Comparative effects of substituted phenylethylamines on brain serotonergic mechanisms.

作者信息

Chung Hwang E, Van Woert M H

出版信息

J Pharmacol Exp Ther. 1980 May;213(2):254-60.

PMID:6965983
Abstract

A series of substituted phenylethylamines were examined for their relative potencies to 1) release and inhibit accumulation of labeled serotonin in brain synaptosomes, 2) compete with serotonin receptor binding and 3) induce the "serotonin syndrome" in mice. In general, the relative potencies of the phenylethylamine derivatives to produce the serotonin syndrome did not correlates well with their effects on synaptosomal uptake or release of serotonin or serotonin receptor binding. However, para chloro substitution was more effective than meta or ortho chlorophenylethylamine and para methoxy substitution more effective than ortho methoxyphenylethylamine for [3H]serotonin uptake inhibition and release and induction of the serotonin syndrome. Lineweaver Burk kinetic analysis indicated that para chlorophenylethylamine was a competitive inhibitor of [3H]serotonin uptake in vitro with a Ki of 4.3 x 10(-7) M. Fluoxetine, a specific serotonin uptake inhibitor, blocked p-chlorophenylethylamine and p-methoxyphenylethylamine-induced [3H]serotonin release.

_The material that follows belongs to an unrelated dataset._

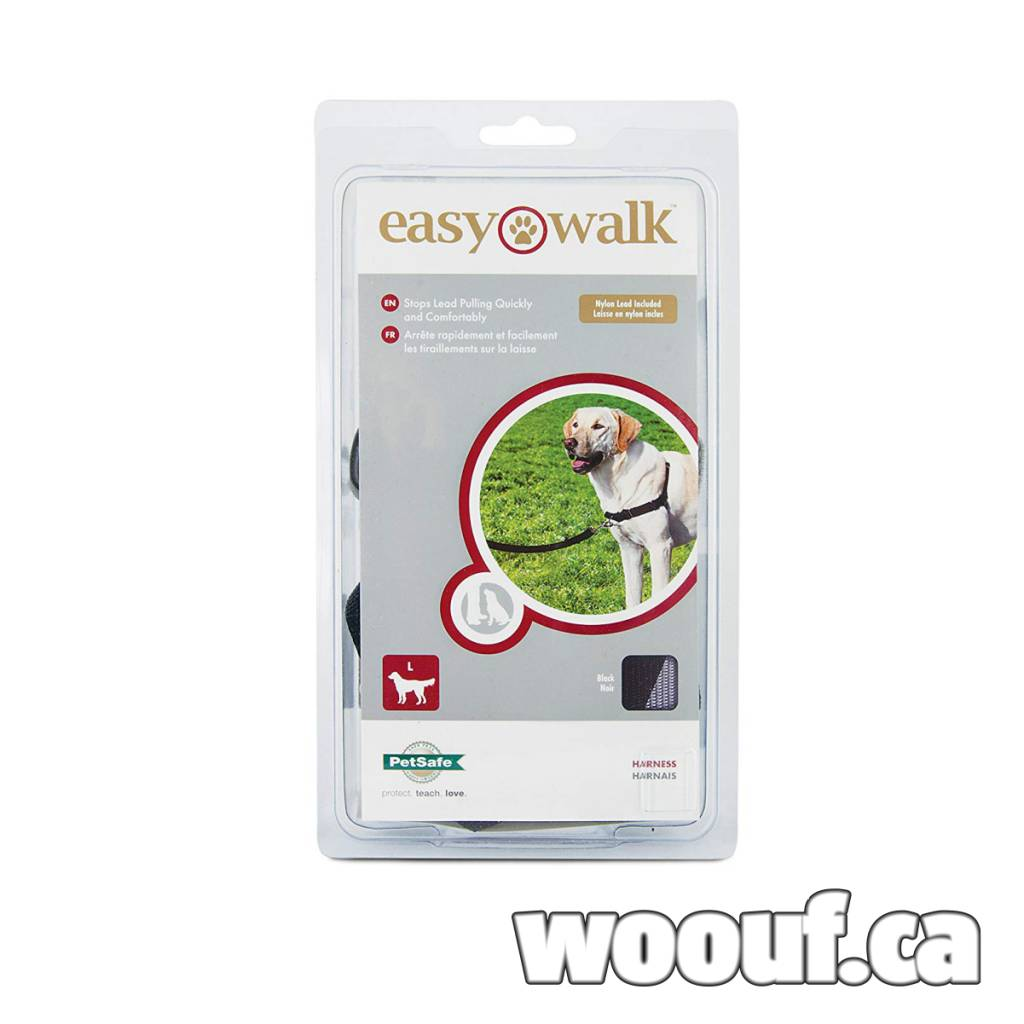 Easy Walk Harnais - Noir XL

The ability of phenylethylamine derivatives to release preferentially [3H]serotonin in vitro without damaging serotonergic neurons and to consistently and rapidly produce the serotonin syndrome in vivo should make these compounds useful pharmacological tools for investigating brain serotonin metabolism.

摘要

对一系列取代苯乙胺进行了研究,考察它们在以下方面的相对效力:1)释放并抑制脑突触体中标记血清素的积累;2)与血清素受体结合竞争;3)在小鼠中诱发“血清素综合征”。一般来说,苯乙胺衍生物产生血清素综合征的相对效力与其对突触体摄取或释放血清素或血清素受体结合的影响相关性不佳。然而,对氯取代比对氯或邻氯苯乙胺更有效,对甲氧基取代比邻甲氧基苯乙胺在抑制[3H]血清素摄取、释放及诱发血清素综合征方面更有效。Lineweaver Burk动力学分析表明,对氯苯乙胺在体外是[3H]血清素摄取的竞争性抑制剂,其Ki为4.3×10(-7)M。氟西汀,一种特异性血清素摄取抑制剂,可阻断对氯苯乙胺和对甲氧基苯乙胺诱导的[3H]血清素释放。苯乙胺衍生物在体外优先释放[3H]血清素而不损伤血清素能神经元,以及在体内持续快速产生血清素综合征的能力,应使这些化合物成为研究脑血清素代谢的有用药理学工具。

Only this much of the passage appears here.